Robert Abele(Los Angeles Times): "The Machine" percolates through an elegantly palpable sense of surprise and danger.
Dennis Harvey(Variety): "The Machine" works modestly well, but that still wobbles trying to balance its "reflection man's sci-fi" aspirations in anticipation of the need to placate less chivalrous fans via standard action content.
Nick Schager(Village Voice): The Machine brings insignificant new to the subject save because an ominously ambiguous conclusion about the consequences of composition computers more advanced than their human masters.
Stephen Dalton(Hollywood Reporter): A classy part of cerebral sci-fi with a literary-cinematic heritage stretching back through Blade Runner and Metropolis to Frankenstein.
Anna Smith(Time Out): Good British sci-fis don't come along very many times, so this stylish slice of a dystopian close-future should be welcomed by fans.
Dustin Putman(DustinPutman.com): The primitive hour's setup of "The Machine" is victory than the threadbare guns-blazing influence payoff, but the exceptionally fine drudge of Caity Lotz commands attention.
James O’Ehley(Sci-Fi Movie Page): Some movies you procure yourself liking despite of their mistakes, and this 2013 movie filmed in Wales is unit of those movies.
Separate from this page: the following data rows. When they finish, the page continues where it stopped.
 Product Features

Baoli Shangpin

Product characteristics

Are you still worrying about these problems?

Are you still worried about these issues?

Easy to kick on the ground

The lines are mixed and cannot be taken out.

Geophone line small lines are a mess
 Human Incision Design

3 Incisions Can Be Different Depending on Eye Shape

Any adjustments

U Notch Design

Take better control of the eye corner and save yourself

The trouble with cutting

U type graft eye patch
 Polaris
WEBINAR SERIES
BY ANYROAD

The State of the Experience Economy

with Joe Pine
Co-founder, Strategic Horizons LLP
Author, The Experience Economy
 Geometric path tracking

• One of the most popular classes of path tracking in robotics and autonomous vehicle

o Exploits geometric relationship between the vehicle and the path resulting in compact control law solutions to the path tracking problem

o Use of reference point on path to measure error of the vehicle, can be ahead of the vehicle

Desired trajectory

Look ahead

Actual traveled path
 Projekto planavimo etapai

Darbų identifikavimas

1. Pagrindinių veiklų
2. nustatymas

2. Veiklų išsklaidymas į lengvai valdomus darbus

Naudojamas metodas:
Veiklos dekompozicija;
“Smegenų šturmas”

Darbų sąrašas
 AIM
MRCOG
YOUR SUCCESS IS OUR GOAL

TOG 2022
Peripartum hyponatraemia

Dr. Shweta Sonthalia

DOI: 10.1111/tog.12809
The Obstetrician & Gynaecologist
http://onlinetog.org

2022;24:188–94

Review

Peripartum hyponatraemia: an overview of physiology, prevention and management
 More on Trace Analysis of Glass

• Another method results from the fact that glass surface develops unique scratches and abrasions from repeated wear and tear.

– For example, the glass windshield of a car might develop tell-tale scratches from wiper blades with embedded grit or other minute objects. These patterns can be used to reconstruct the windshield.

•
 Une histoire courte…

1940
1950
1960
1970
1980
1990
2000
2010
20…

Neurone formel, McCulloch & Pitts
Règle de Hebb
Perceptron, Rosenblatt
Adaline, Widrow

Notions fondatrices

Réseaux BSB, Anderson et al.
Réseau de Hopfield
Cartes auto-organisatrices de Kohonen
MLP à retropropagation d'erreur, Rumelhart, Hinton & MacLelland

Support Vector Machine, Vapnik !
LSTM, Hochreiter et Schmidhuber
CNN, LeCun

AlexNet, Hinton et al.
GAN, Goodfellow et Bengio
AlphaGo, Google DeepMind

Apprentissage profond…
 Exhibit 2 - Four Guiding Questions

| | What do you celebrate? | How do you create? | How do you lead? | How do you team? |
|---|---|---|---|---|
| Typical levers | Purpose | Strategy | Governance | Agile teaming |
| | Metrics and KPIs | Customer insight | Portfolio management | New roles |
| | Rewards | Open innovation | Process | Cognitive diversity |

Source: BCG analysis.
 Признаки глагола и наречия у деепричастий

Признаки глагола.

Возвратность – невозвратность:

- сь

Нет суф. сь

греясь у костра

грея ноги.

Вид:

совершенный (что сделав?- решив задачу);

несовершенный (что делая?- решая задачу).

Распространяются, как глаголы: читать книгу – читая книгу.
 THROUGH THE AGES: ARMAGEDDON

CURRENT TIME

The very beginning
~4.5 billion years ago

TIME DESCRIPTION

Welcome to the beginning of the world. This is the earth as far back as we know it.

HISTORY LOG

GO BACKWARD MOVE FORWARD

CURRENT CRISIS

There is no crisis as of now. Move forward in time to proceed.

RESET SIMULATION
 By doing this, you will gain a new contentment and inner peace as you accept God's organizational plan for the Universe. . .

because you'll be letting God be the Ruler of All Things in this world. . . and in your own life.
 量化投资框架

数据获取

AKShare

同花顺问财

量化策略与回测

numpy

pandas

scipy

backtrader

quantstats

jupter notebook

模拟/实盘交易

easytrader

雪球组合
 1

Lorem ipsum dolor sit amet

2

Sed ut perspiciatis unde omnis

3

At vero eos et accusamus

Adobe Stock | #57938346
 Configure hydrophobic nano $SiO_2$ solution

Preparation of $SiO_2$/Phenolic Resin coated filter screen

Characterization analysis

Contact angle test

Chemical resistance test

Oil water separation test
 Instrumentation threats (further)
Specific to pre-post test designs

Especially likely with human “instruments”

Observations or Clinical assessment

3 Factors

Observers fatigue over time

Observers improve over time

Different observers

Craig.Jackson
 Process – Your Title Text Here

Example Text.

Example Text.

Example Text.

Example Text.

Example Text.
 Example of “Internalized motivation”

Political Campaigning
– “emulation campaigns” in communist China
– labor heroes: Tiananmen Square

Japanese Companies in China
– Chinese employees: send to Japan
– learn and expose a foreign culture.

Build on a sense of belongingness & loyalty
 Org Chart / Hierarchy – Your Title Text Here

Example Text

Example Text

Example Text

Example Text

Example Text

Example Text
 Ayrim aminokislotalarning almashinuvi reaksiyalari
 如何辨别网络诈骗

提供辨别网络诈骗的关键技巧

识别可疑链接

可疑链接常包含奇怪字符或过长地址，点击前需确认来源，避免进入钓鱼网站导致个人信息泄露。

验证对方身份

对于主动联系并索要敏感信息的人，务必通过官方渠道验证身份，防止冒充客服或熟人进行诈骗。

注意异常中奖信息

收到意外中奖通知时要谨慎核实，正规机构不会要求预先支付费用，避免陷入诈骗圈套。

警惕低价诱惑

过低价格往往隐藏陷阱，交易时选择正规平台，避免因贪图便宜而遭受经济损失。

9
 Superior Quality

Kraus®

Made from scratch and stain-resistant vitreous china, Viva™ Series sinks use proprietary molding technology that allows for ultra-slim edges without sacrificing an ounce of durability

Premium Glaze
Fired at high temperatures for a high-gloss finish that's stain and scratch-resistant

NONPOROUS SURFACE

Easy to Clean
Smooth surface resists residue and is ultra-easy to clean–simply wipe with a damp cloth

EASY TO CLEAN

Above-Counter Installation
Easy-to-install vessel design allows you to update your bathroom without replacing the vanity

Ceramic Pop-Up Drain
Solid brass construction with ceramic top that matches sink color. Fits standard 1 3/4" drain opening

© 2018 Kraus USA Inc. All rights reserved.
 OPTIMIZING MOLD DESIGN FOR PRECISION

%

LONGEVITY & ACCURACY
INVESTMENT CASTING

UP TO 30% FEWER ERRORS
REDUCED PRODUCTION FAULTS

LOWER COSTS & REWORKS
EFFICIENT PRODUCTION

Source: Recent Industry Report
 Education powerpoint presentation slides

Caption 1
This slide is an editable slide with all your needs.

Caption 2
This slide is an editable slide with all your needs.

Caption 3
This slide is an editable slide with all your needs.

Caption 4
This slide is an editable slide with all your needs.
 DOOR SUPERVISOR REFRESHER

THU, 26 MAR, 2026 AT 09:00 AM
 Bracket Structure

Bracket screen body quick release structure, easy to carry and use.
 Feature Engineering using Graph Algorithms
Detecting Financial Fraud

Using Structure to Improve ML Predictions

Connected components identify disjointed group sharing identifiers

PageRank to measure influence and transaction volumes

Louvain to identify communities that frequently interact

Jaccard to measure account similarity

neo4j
Rebecca Murray(Showbiz Junkies): The Machine asks altogether the right questions yet does in like manner without any heavy-handiness.
Andrew Lapin(The Dissolve): The Machine is listening to the power of other science-fiction films-bound [...] isn't up on the speech, and hears only echoes of real existence.
Brian Orndorf(Blu-ray.com): Machine retains a dynamic presence, with interesting futureworld ideas sharply realized through writer/director Caradog W. James, who submits completely a cinematic vision for next to in ~ degree production money.
Frederic and Mary Ann Brussat(Spirituality and Practice): A servile-budget sci-fi thriller with worthwhile questions not far from the relationship between human beings and super-sharp-sighted robots.
Kam Williams(Baret News): Beware, the Manchurian android!
Travis Hopson(Examiner.com): More of a lucky hit than the hapless Transcendence comes cease to achieving.
Kevin Carr(7M Pictures): one ambitious project that has a slick production design and solid special effects
Dominic Mill(We Got This Covered): It may take notice rather serious, but underneath The Machine's glossy and po-faced exterior is some enjoyable, silly little B-movie.
Jonathan Romney(Observer [UK]): Former dancer Caity Lotz is favorable at lethal kicks and twitchy cyborg movements, nevertheless her ingenue manner and baby-doll voice don't make her a single one more convincing as a cybernetics guardian angel than as a robo-femme super-fighting man.
MaryAnn Johanson(Flick Filosopher): The desolating chic of this SF drama is crafty, but the script that starts public smart and elegant soon slips into the shoddy and near associate.
Leslie Felperin(Guardian [UK]): James overflogs the the kind of-is-the-nature-of-being-dead stallion, but directs with brio. Meanwhile, Lotz, through her child-like fragility and snappy kickboxing moves, is eminently watchable.
Nigel Andrews(Financial Times): There are tritenesses, on the other hand particles of promise too, in Caradog James's The Machine, a unhandsome-fi sci-fi thriller from Britain.
Chris Blohm(Little White Lies): An stirring calling card for director Caradog James tolerably than the finished article.
Elliott Noble(Sky Movies): A B-movie of moderately large ambition and substance.